Prendete Muccino. Ha ricevuto due “nomination” per “Gli anni più belli” (migliore attrice e migliore canzone), più l’inserimento nella cinquina del David Giovani. Non gli basta, pensa che sia un grave torto, che il suo film meritasse molto di più. Così, dopo aver rispolverato l’abusato vittimismo di cui sarebbe vittima a causa delle esperienze a Hollywood e confessato di non essere riuscito a finire per la noia “Favolacce”, ha accusato i giurati del premio di essere snob: “Tra me e i premi c’è una muraglia talmente forzata che è impossibile non farci caso. Che cosa si pensa? Che io stia zitto tutta la vita? C’è disinteresse nei confronti del pubblico, c’è snobismo verso chi fa cinema popolare”.
Ma quando mai? L’annata è stata quella che è stata a causa del Covid, le sale sono rimaste perlopiù chiuse, molti titoli di forte impronta popolare non sono usciti, s’è dovuto per forza aprire le categorie ai film pensati per le piattaforme. E comunque è nota la cura dei cine-premi nel tenere d’occhio il box-office, proprio per mettersi in sintonia con quelli che sarebbero i gusti del pubblico (quando c’era).

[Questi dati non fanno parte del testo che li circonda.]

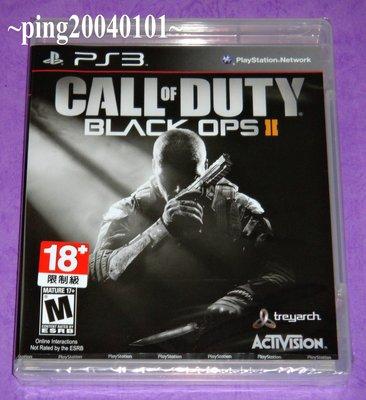 ☆小瓶子玩具坊☆PS3全新未拆封原裝片--決勝時刻 黑色行動2《Call of Duty  Black Ops II》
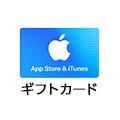 App Store & iTunesギフトカード販売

Quanto a Giovanni Veronesi, prima mostra di snobbare la faccenda in un tweet birichino, dove però parla di “scempio” perché nessuno ha preso in considerazione il suo “Tutti per 1 – 1 per tutti”; poi esclude “il complotto”, bontà sua; infine teorizza che d’ora in poi “ognuno dovrebbe votare la propria categoria: i produttori il miglior film e il miglior produttore, i registi la regia, la sceneggiatura e il film, gli scenografi la scenografia e così via”. Alla faccia di una visione d’insieme del film, il tutto dentro una logica da difesa corporativa e accanita dei singoli mestieri del cinema.
Vedo che la sortita ulcerata di Muccino ha ricevuto anche degli apprezzamenti. Benissimo. La giornalista Paola Jacobbi scrive ad esempio sulla sua pagina Facebook: “Magari per i motivi sbagliati (e quelli di ferita personale spesso lo sono, infatti poi ti si ritorcono contro, Gabriele sei un kamikaze!) almeno ha detto quel che pensa, attività sempre troppo poco praticata”. Ancora più simpatizzante il parere del critico Boris Sollazzo, sempre su Fb: “Il politically correct ed il fair play da bar hanno rovinato il panorama culturale nostro come quello internazionale. La sana, ma anche aspra, se pur sincera, polemica, figlia di una necessaria volontà di confronto, è fondamentale per la vitalità di un’intera industria culturale”. Di taglio contrario il parere di Maurizio Sciarra, cioè un collega di Muccino e Veronesi, secondo il quale “l’ego del regista pare abbia un unico comandamento: piacere per forza a tutti. In alcuni può diventare patologico”.
Temo che abbia ragione Sciarra. Hai voglia a evocare le nobili contese di un tempo, certo pure quelle umorali, tra “felliniani” e “viscontiani”, come fa Muccino, già protagonista in passato di una dura e legittima critica alla qualità estetica del cinema di Pasolini. Nei “j’accuse” un po’ meschinelli di questi giorni, secondo i quali “i titoli su cui ogni anno si canalizzano i voti sono sempre quelli che nessuno ha visto e i film dei grandi maestri come Amelio e Bellocchio vanno in cinquina di default”, non si rispecchia, secondo me, una contestazione aspra e nobile, ma solo un senso di “autostima” ferita dal legittimo esercizio di un voto.
Naturalmente è probabile che la polarizzazione su alcuni film nasca da una certa indolenza dei votanti, pure tenuti a vedere tutto, dall’aria che tira, dalla fretta di esprimere un giudizio, da qualche telefonata ricevuta, dalle amicizie nel ramo. Ma succede dappertutto, in ogni campo: basta saperlo. A volte aiuta, a volte no. Altrimenti, se ci sente destinatari di un’esclusione organizzata e ripetuta nel tempo, meglio andare mandare a quel paese i David e continuare a fare i propri film senza aspettarsi nulla dai colleghi in giuria.